Q: What is the most helpful tool you have learned in Faithwalking?
“Most helpful” is hard. I think when I use only one of these tools, I find myself flailing a bit. When I use a few of these tools together, I am able to show up as my best self. Here is what I have found:
a. Spiritual Workout: When I keep my rhythm of spiritual practices, my mind and body are synced up in a way that allows me to engage authentically – my boundaries and awareness are at their best.
b. When I remember to stay curious, I am less likely to pounce on others and be reactive.
c. When I remember that vulnerability and authenticity is the key to belonging, I am able to show up as my best self, rather than hide or bulldoze. Living courageously has yet to backfire – even when I do it afraid.
Q: Tell us about you. Who are you? How did you connect with Faithwalking?
Before Faithwalking, I was in a rocky relationship with the church. I had been on and off in my twenties, but always with skepticism. By the time I turned 30 I had decided I was done. I saw no transformative power in the message of Jesus because I didn’t witness it in the life of the church. I grew up in a theologically conservative household. My dad was my youth pastor and then eventually an associate pastor at our church, alongside my uncle who was the senior pastor.
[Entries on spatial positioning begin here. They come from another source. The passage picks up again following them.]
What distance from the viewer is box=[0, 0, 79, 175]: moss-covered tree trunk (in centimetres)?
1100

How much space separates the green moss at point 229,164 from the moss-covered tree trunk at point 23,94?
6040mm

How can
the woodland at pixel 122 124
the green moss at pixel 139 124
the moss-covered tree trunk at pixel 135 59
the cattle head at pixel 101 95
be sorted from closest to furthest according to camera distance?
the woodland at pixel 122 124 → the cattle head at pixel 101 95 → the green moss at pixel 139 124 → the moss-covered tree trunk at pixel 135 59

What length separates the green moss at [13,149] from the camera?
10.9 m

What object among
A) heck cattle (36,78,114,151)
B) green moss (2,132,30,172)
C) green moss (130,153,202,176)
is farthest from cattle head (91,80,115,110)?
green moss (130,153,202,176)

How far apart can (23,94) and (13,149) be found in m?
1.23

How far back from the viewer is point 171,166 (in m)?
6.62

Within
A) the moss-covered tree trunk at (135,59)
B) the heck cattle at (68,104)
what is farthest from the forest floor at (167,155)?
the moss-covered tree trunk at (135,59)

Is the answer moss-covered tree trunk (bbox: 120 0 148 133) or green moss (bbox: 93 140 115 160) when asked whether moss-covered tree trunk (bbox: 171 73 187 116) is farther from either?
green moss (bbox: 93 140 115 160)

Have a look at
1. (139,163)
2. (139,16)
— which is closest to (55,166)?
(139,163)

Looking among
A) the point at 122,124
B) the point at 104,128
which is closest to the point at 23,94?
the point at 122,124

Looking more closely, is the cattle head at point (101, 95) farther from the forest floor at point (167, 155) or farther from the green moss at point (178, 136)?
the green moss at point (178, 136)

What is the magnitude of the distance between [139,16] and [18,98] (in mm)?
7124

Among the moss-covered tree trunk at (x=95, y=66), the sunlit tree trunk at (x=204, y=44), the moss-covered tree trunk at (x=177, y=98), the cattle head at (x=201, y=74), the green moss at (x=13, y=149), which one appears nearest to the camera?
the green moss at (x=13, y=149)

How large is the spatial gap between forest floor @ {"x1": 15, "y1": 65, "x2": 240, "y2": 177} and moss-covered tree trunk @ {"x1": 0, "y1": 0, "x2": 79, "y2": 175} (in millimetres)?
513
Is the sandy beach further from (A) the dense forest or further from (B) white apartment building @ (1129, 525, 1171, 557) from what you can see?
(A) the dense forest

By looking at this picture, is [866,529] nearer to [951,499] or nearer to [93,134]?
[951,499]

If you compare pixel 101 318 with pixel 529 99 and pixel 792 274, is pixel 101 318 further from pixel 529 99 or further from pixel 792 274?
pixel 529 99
I had leaned into my upbringing because it gave me a sense of belonging, until the foundational beliefs I held fell apart against the backdrop of the reality I was experiencing as an 18-20 year old kid.
In 2015, I was operating my own coffeehouse in Orange City – a very conservative town in NW Iowa. A guy named Mike, who was a new pastor in Orange City, started coming to our shop fairly regularly. Because of my disdain for the church, Mike made me curious, because he seemed to live a life that was less about theology and politics, and more about his values and staying connected with others. It bugged the shit out of me. So, I asked him questions, like, every day. I would grill him. Eventually, he said to me, “Dude, I love you, I love this shop, stop asking me questions. Come to church and make your own conclusions or let me just drink coffee and hang out.” I went home and told my wife about this encounter, and she said I should go and that she would go with me.
The first Sunday I showed up, the church was introducing a project to get folks connected with at-risk school kids – not for the purpose of getting them to church, but for the purpose of helping them feel loved and like they experienced belonging. Something about it was foreign and refreshing. I cried. I wondered if this church was for real. The sermon didn’t end with an altar call or spend time judging a group of people. The sermon called us to a life lived best when we were looking for the other and how we can love well. I was surprised.
Then Mike called me and asked me to have a beer with him. We met and he asked me to be a part of a five-year commitment which the church was embarking on that took a core group of people through a learning process about individual and group anxiety (Churches Learning Change w/ Jim Herrington and Trisha Taylor). The ultimate goal was to find ways to be the church in our community. I told him I needed to clear it with my wife before I made any commitments. When I told her, she laughed and told me if I didn’t commit then I couldn’t complain about the church ever again. She pointed out I was getting an opportunity to participate in the very thing that I was loudest about. So, I said yes.
It sucked. It was hard. It ripped open old wounds and made me face shame that I was perfectly content leaving buried. And it transformed my life. It was through this that I was introduced to Faithwalking. Faithwalking has kept that initial seed of transformation alive in me. I am a person who works daily to reject my shame voice, remember who I am, and stay in action alongside a community to participate in the work ahead of us. I am so incredibly thankful for Faithwalking. It truly revealed to me the transformative power of following Jesus – something I think I have been seeking my whole life – and it has literally saved my life.